**TASK LIST**
1/ In the EV road trip article, reproduce everything from "Lincoln, NE →" down to "car to charge.".
2/ According to the EV road trip article, what was the battery level when the car reached the Supercharger in Des Moines?

**TEXT**
---*---

Zero Emission Transportation Association

Lessons from an Electric Vehicle Road Trip

Joe Britton
Joe Britton

Joe Britton is the Executive Director of the Zero Emission Transportation Association (ZETA)—a public interest non-profit of 55 member companies advocating for 100% electric vehicle (EV) sales by 2030. The coalition spans the entire EV supply chain and includes critical materials extractors, charging companies, utilities, vehicle manufacturers, and battery recyclers. ZETA is committed to enacting policies that drive EV adoption, create hundreds of thousands of jobs, secure American global EV manufacturing dominance, drastically improve public health, and significantly reduce carbon pollution.

Joe has spent the past 15 years working in the U.S. Senate, most recently serving as Chief of Staff for U.S. Senator Martin Heinrich (D-NM). Prior to that, he spent five years as Deputy Chief of Staff and Legislative Director for Senator Mark Udall (D-CO) and six years with Senator Ben Nelson (D-NE) serving as a Legislative Assistant. He also served as a Senior Advisor to USDA Secretary Tom Vilsack, helping to oversee the Natural Resources Conservation Service, Farm Service Agency, and the Forest Service.

Range anxiety often sits at the forefront of potential electric vehicle (EV) buyers’ minds. Despite the fact that EV mileage and charging infrastructure are rapidly improving, the looming fear that an EV will not take you from Point A to Point B persists in public opinion and in the media. Furthermore, some think that even if their EV does get to the nearest charger on time, they’ll have to sit around for hours on the side of the highway, waiting for their car to become operable again. 

Last week, my wife and I put these beliefs to the test on an EV cross-country road trip, during which we traveled 1,230 miles in our Tesla from our hometown in Lincoln, Nebraska, to Washington, D.C. We found that these concerns don’t hold any water. In fact, we never had to wait for the vehicle to charge.

Lincoln, NE → Chicago, IL

On Thursday, August 12, we left Lincoln and headed toward D.C. with a 100% charge. We planned our first stop 189 miles down the road in Des Moines, Iowa, and when we reached the Supercharger at the Hy-Vee grocery store, our battery was still at 40%, exceeding both the car’s initial estimate and our expectations. We stretched our legs and went inside to grab coffee and get lunch. We had expected to eat lunch there as the car charged, but since we reached full battery capacity we ended up taking our food on the road.  We didn’t spend a single extra minute waiting for our car to charge.

---*---

**RECORDS**
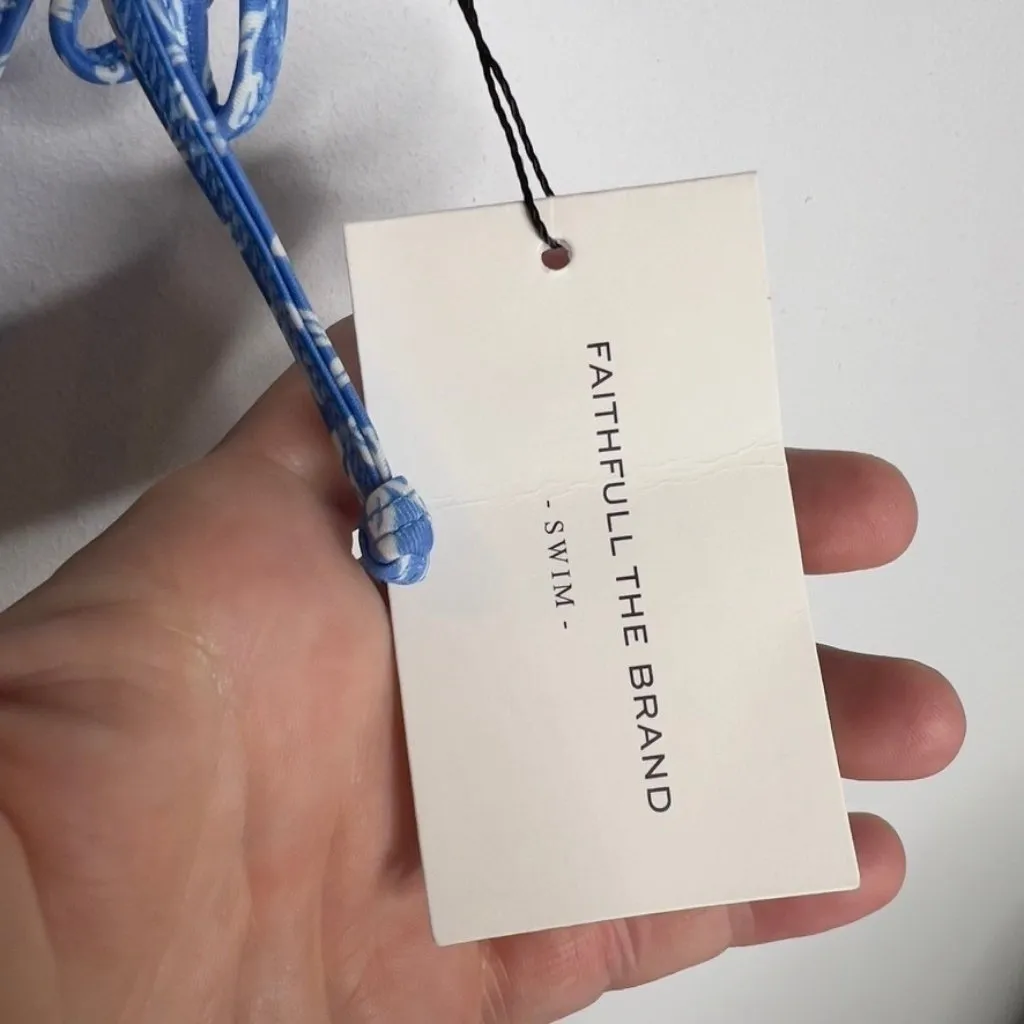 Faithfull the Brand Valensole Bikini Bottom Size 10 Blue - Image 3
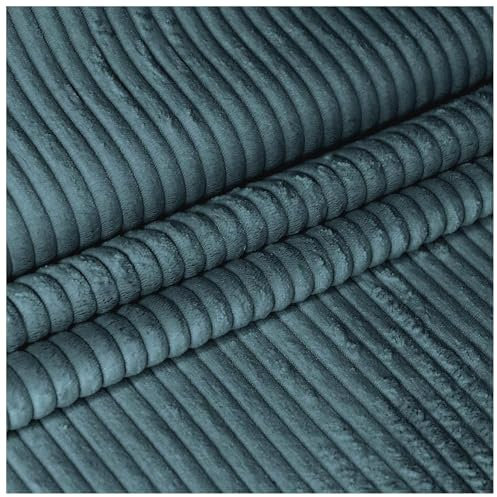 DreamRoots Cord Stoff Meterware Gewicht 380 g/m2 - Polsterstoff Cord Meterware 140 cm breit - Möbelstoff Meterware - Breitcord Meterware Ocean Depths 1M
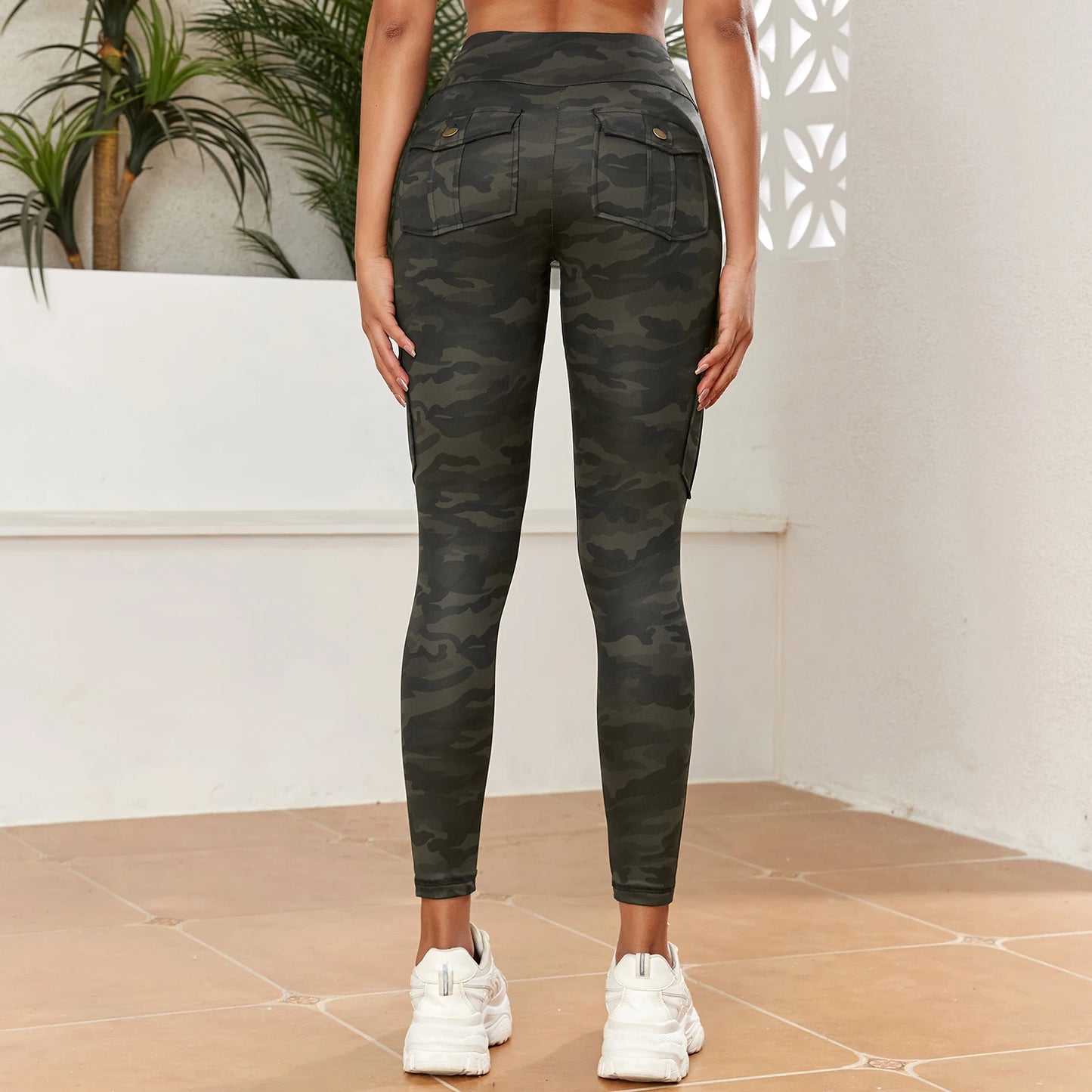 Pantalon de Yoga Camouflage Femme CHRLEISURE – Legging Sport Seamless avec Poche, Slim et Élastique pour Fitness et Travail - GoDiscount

---*---

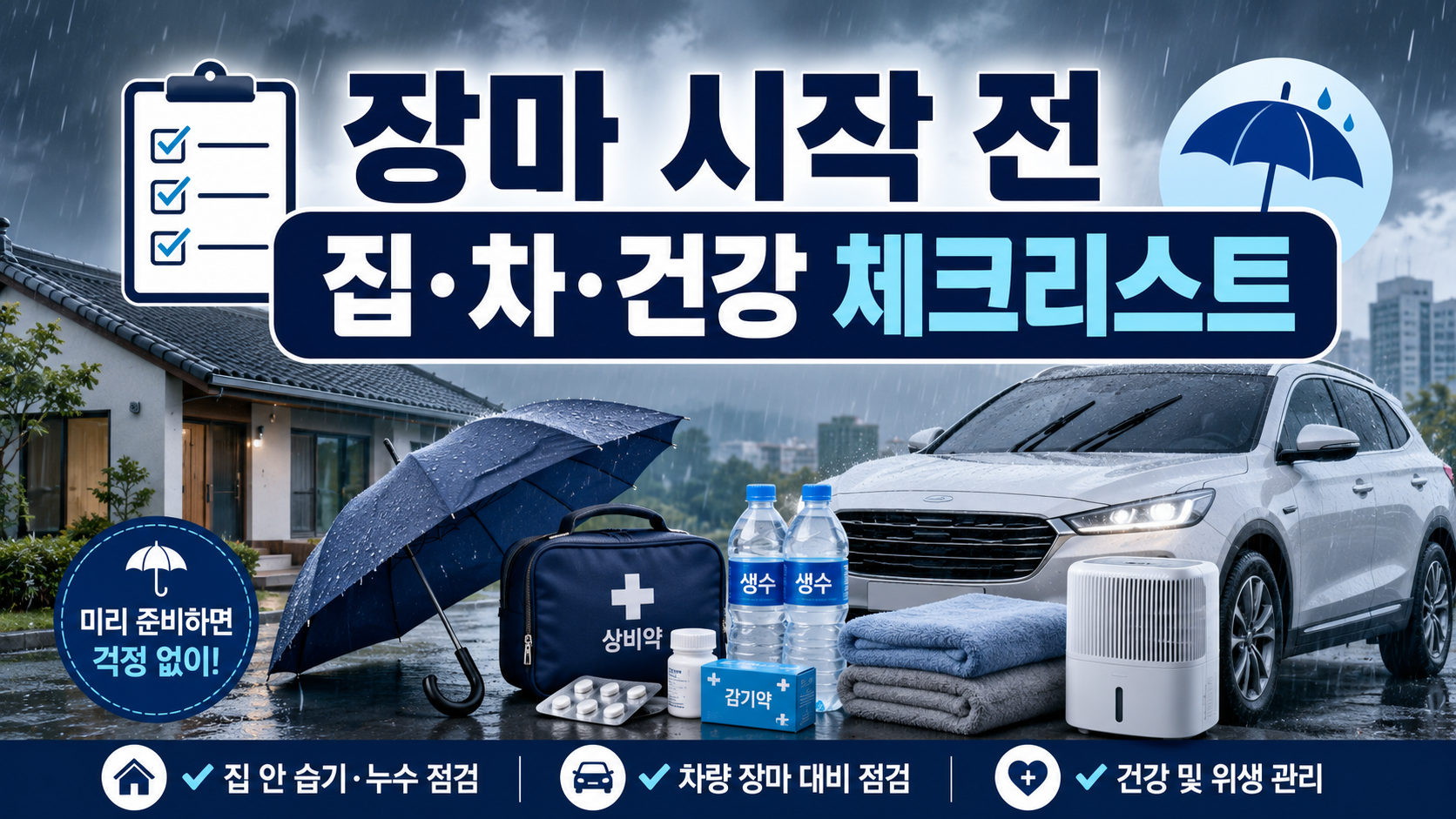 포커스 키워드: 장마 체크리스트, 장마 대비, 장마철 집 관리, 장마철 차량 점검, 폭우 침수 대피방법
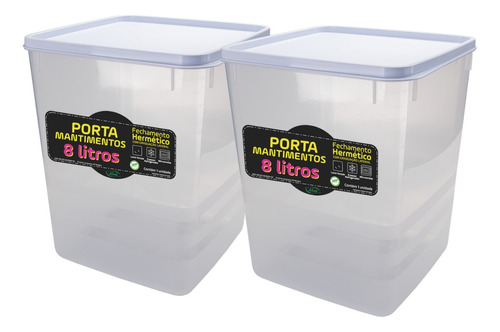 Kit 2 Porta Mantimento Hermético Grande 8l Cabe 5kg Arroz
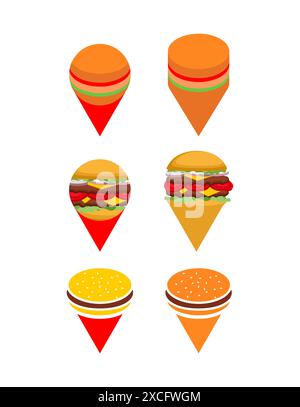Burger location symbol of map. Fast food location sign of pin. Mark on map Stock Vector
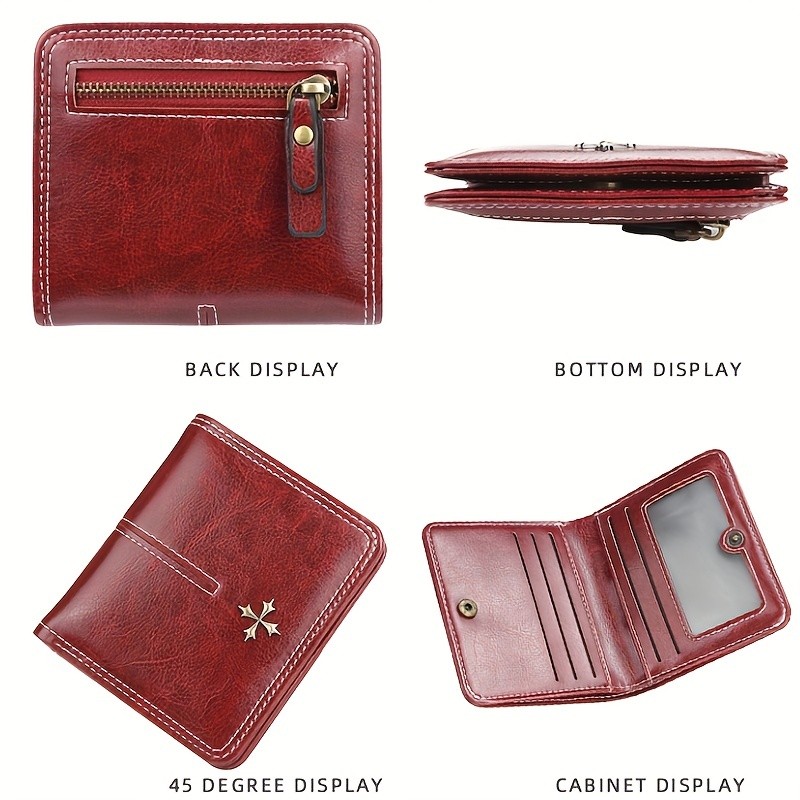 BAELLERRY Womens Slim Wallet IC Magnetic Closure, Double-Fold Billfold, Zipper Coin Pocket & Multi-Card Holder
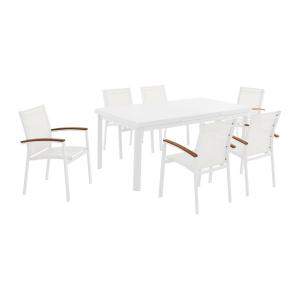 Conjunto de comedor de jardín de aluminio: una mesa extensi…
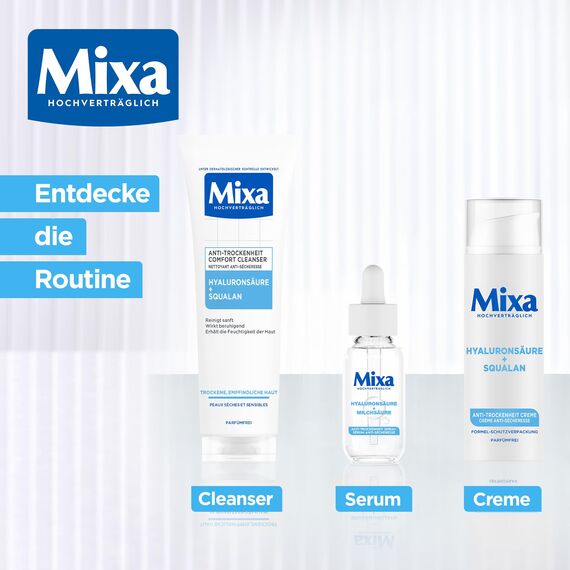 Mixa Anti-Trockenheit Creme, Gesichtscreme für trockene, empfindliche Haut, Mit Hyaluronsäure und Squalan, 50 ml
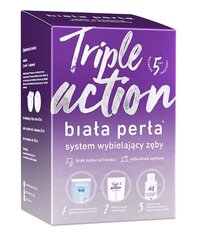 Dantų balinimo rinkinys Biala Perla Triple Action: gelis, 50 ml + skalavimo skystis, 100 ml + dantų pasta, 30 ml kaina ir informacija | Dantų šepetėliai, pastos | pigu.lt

---*---

**ANSWERS FOR THIS EXERCISE**
1/
Lincoln, NE → Chicago, IL

On Thursday, August 12, we left Lincoln and headed toward D.C. with a 100% charge. We planned our first stop 189 miles down the road in Des Moines, Iowa, and when we reached the Supercharger at the Hy-Vee grocery store, our battery was still at 40%, exceeding both the car’s initial estimate and our expectations. We stretched our legs and went inside to grab coffee and get lunch. We had expected to eat lunch there as the car charged, but since we reached full battery capacity we ended up taking our food on the road.  We didn’t spend a single extra minute waiting for our car to charge.

2/ 40%